Well over half of these are thought to be women. In the absence of appropriate interventions, about a third of children born to HIV-positive women are likely to also be infected.

Presently, around 2 000 000 children are estimated to live with HIV in Sub-Saharan Africa.

Close to 700 000 children were infected in 2003 alone. Almost all of these were infected through vertical or mother-to-child transmission (MTCT).

UNAIDS say that about half of the children who are infected with the HIV through vertical transmission develop AIDS symptoms and die within 2 years.

ECA says that the child infected through MTCT also runs a very high risk of being orphaned, as the mother, and probably also the father will be infected.

In the absence of efficient life-prolonging interventions, the likelihood of the parent(s) dying within 8-10 years after infection is high.
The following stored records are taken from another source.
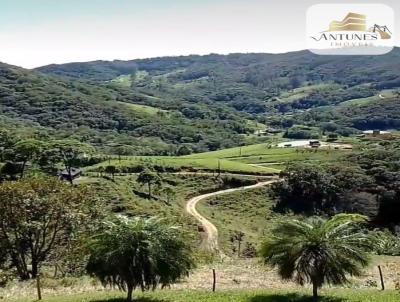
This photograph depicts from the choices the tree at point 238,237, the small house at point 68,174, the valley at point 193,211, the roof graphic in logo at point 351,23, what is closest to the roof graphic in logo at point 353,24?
the roof graphic in logo at point 351,23

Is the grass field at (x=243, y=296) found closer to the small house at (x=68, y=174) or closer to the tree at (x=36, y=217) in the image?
the tree at (x=36, y=217)

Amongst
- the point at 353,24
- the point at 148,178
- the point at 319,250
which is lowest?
the point at 148,178

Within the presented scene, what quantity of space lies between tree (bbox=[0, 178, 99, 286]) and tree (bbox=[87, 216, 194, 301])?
1657 cm

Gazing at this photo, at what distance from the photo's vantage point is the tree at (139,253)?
21.0 m

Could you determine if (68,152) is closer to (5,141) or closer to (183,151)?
(5,141)

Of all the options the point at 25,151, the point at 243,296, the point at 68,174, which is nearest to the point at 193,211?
the point at 68,174

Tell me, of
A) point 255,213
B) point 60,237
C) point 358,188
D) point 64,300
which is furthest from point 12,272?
point 358,188

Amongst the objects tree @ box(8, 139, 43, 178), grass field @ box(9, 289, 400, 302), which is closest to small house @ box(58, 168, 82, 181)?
tree @ box(8, 139, 43, 178)

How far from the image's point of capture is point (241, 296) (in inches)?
935

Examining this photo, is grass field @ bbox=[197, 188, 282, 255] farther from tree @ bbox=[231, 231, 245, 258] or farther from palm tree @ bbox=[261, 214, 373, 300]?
palm tree @ bbox=[261, 214, 373, 300]

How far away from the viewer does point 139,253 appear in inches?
827

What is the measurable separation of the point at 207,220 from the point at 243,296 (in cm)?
5768

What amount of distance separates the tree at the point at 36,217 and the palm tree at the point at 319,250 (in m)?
21.2

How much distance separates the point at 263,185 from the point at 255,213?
1265 centimetres
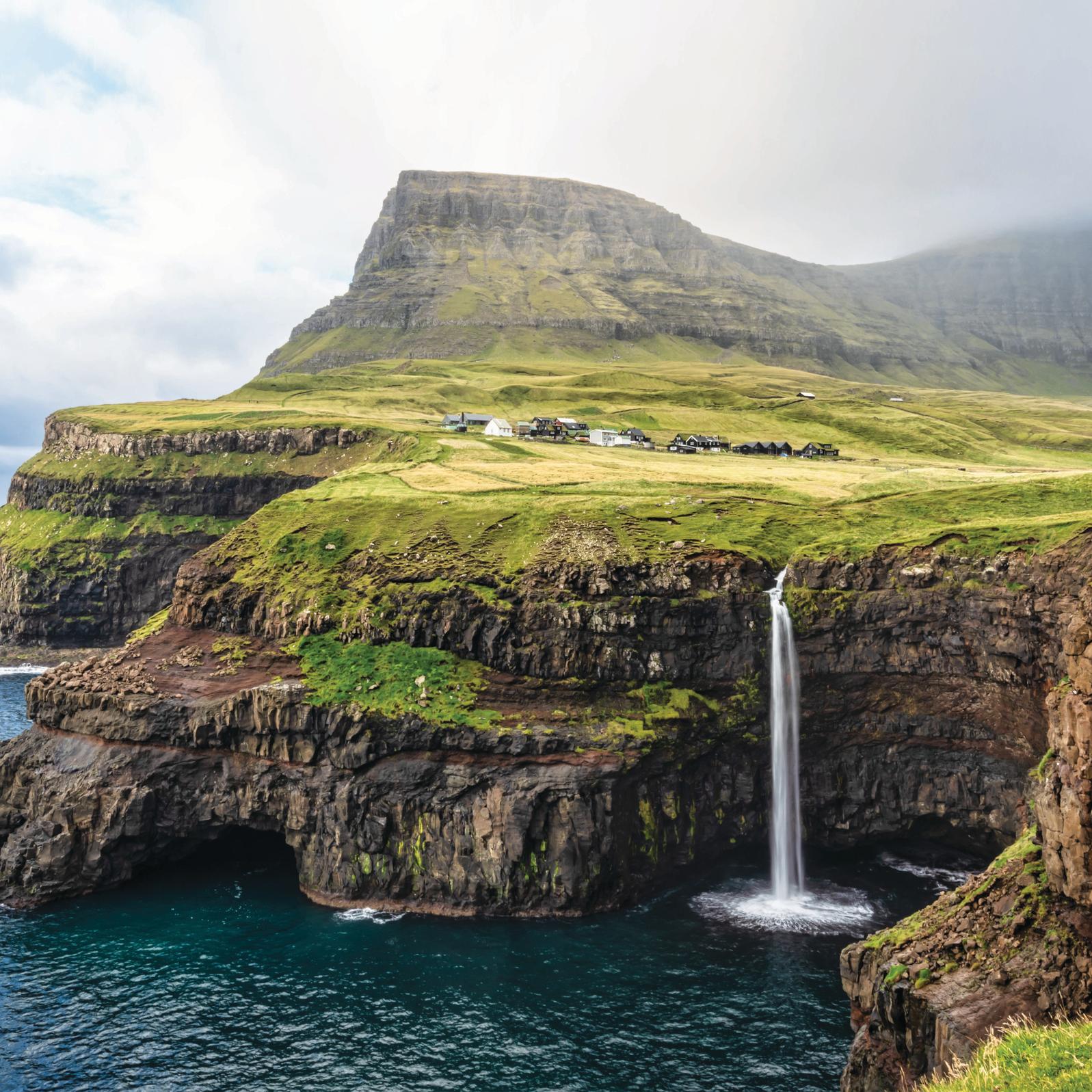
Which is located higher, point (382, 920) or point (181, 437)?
point (181, 437)

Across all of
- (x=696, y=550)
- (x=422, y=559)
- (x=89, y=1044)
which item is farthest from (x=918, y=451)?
(x=89, y=1044)

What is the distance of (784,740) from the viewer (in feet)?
239

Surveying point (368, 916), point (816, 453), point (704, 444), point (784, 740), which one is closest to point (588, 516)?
point (784, 740)

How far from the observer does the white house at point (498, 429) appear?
160 meters

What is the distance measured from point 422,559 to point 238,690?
20.1 meters

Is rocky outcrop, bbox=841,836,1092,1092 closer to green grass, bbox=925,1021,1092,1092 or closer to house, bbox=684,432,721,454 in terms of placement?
green grass, bbox=925,1021,1092,1092

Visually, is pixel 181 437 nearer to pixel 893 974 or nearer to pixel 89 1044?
pixel 89 1044

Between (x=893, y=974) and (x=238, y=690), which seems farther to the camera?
(x=238, y=690)

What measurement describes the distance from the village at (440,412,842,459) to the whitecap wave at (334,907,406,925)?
9763 centimetres

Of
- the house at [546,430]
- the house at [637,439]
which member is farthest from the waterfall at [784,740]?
the house at [546,430]

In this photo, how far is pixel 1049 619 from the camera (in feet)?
200

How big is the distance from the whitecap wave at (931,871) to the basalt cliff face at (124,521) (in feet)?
376

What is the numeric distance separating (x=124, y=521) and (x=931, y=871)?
153747 millimetres

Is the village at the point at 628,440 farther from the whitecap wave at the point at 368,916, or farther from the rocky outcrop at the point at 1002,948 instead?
the rocky outcrop at the point at 1002,948
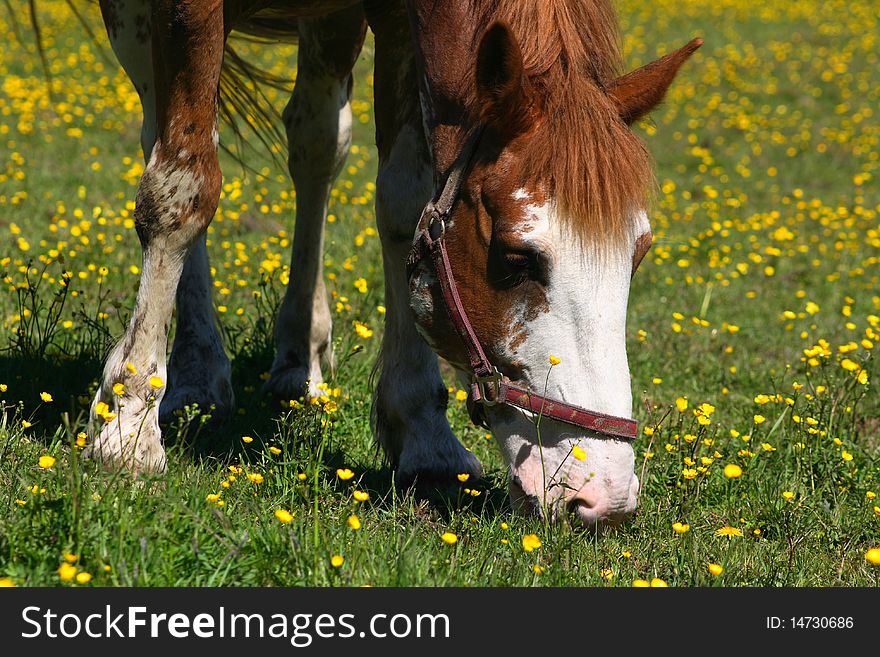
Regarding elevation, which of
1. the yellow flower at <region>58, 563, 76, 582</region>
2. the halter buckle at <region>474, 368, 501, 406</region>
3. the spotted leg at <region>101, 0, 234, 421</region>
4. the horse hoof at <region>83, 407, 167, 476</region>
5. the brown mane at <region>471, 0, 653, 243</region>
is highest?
the brown mane at <region>471, 0, 653, 243</region>

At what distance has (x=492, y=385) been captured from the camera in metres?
3.26

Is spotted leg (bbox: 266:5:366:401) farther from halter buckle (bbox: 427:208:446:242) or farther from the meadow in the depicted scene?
halter buckle (bbox: 427:208:446:242)

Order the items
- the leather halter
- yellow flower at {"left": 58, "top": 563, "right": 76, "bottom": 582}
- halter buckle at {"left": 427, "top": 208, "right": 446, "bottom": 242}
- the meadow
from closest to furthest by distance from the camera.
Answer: yellow flower at {"left": 58, "top": 563, "right": 76, "bottom": 582} → the meadow → the leather halter → halter buckle at {"left": 427, "top": 208, "right": 446, "bottom": 242}

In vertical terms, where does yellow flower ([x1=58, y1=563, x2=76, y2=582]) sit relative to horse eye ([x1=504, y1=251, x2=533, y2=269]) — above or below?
below

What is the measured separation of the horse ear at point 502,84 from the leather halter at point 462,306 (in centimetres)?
14

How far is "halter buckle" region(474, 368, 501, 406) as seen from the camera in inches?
128

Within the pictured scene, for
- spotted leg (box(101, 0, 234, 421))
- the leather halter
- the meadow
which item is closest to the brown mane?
the leather halter

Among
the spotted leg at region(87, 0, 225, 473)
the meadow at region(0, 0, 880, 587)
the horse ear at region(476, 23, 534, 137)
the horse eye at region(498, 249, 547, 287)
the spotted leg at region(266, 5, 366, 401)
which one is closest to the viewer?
the meadow at region(0, 0, 880, 587)

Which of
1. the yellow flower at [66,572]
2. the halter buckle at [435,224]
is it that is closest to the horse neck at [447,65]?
the halter buckle at [435,224]

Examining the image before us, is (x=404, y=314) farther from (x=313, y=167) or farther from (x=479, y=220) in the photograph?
(x=313, y=167)

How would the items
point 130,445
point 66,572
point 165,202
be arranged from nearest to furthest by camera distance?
point 66,572 → point 130,445 → point 165,202

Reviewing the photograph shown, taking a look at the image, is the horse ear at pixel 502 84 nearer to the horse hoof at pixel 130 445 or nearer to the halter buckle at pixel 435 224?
the halter buckle at pixel 435 224

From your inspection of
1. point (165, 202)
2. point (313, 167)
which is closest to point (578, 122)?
point (165, 202)

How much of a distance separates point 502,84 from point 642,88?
50 cm
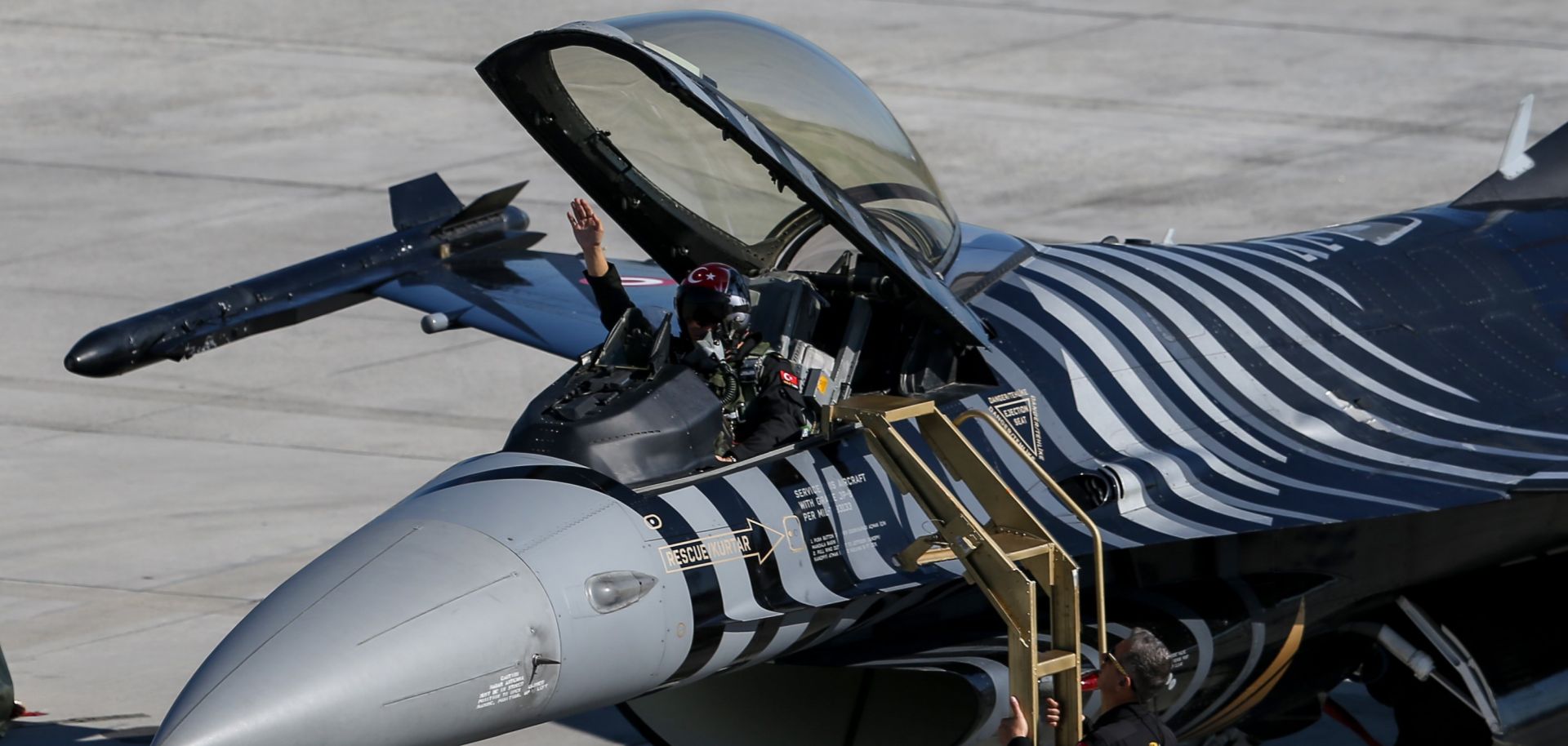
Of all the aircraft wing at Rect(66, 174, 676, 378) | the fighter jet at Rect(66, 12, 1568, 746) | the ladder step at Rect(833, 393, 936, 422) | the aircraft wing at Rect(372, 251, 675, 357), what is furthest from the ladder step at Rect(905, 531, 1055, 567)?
the aircraft wing at Rect(372, 251, 675, 357)

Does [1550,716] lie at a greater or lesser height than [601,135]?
lesser

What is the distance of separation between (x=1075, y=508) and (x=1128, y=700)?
975 mm

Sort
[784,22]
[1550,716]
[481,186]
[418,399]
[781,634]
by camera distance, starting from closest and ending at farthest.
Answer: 1. [781,634]
2. [1550,716]
3. [418,399]
4. [481,186]
5. [784,22]

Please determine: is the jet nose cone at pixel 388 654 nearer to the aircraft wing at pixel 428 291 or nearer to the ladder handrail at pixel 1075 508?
the ladder handrail at pixel 1075 508

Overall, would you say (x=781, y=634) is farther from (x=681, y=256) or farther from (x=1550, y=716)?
(x=1550, y=716)

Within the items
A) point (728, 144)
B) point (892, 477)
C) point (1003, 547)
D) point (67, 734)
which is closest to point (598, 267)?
point (728, 144)

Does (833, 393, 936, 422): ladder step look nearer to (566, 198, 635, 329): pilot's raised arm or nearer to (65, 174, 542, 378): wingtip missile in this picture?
(566, 198, 635, 329): pilot's raised arm

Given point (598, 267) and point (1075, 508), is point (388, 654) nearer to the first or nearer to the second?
point (1075, 508)

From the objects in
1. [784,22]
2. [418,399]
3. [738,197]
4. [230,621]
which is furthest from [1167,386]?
[784,22]

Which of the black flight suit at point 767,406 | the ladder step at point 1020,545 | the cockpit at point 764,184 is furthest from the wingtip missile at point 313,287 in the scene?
the ladder step at point 1020,545

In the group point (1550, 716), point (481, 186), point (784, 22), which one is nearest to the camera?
point (1550, 716)

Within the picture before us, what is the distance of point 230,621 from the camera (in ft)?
38.7

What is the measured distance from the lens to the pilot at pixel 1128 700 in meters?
7.25

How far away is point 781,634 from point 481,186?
14209 mm
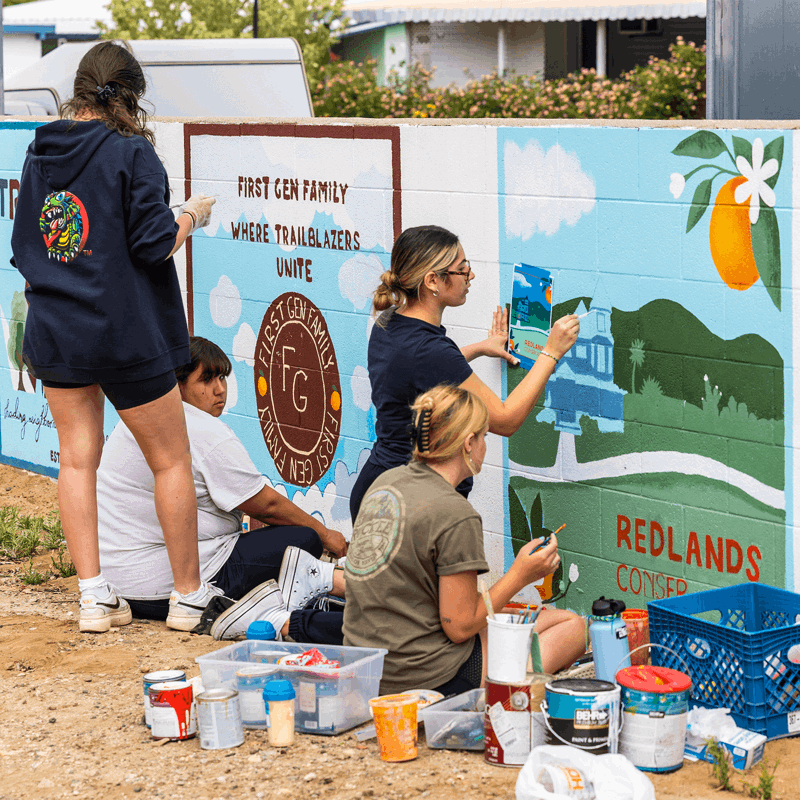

Recent estimates suggest that there are nearly 14 million orphans in Africa, and this number is projected to rise to a staggering 25 million by 2010.
She pointed out a variety of barriers to expanded HIV testing in this population, including the reluctance of some women to learn their test results, and lack of approval from some husbands for their wives to seek HIV testing.

Newell noted that additional research is needed to overcome challenges to treating HIV/AIDS in children, including paediatric drug formulations and studies to follow up on emerging evidence of adverse events of ART that are unique to children.